▶ _What is needed_
The listing below should be reproduced exactly, with the pictures omitted.

▶ _Data segment_

● ● ● ●

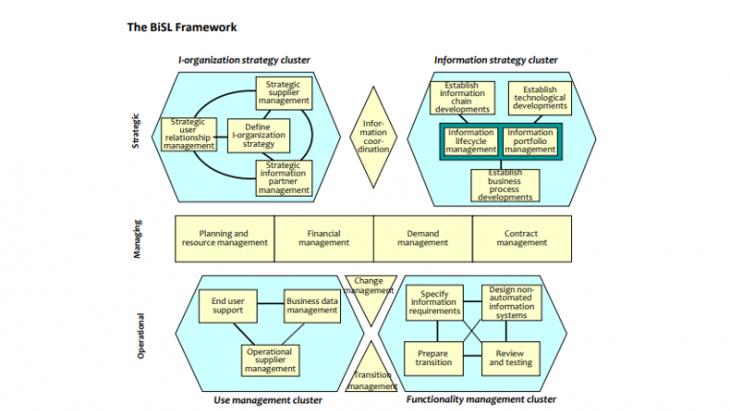 BiSL Framework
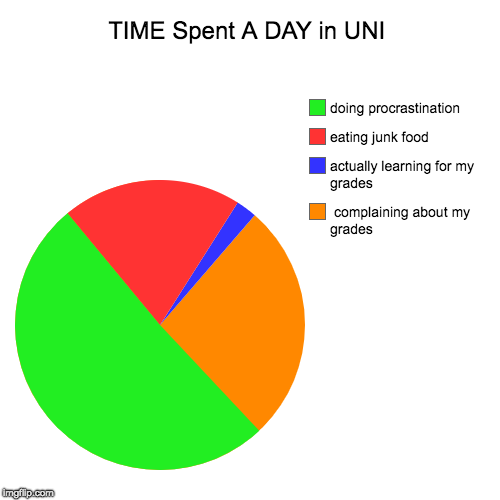TIME Spent A DAY in UNI |  complaining about my grades, actually learning for my grades, eating junk food, doing procrastination | image tagged in funny,pie charts | made w/ Imgflip pie chart maker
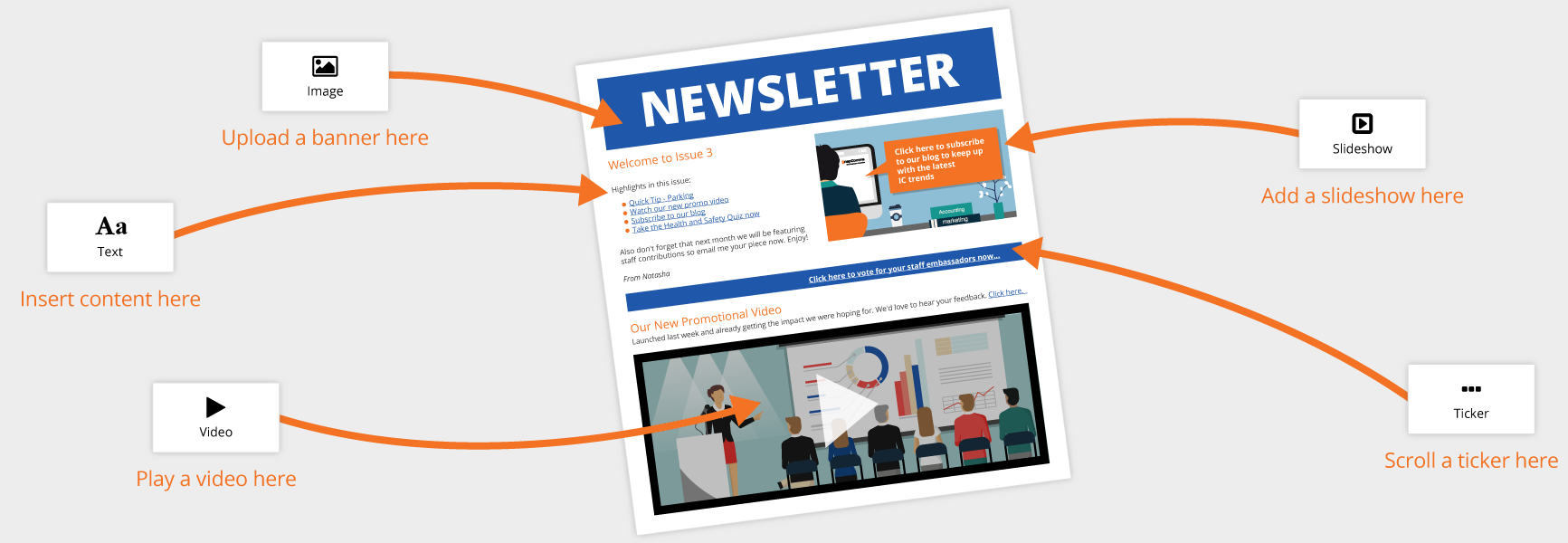 Staff Newsletter Features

● ● ● ●

▶ _Reply to the exercise_
 BiSL Framework
TIME Spent A DAY in UNI |  complaining about my grades, actually learning for my grades, eating junk food, doing procrastination | image tagged in funny,pie charts | made w/ Imgflip pie chart maker
 Staff Newsletter Features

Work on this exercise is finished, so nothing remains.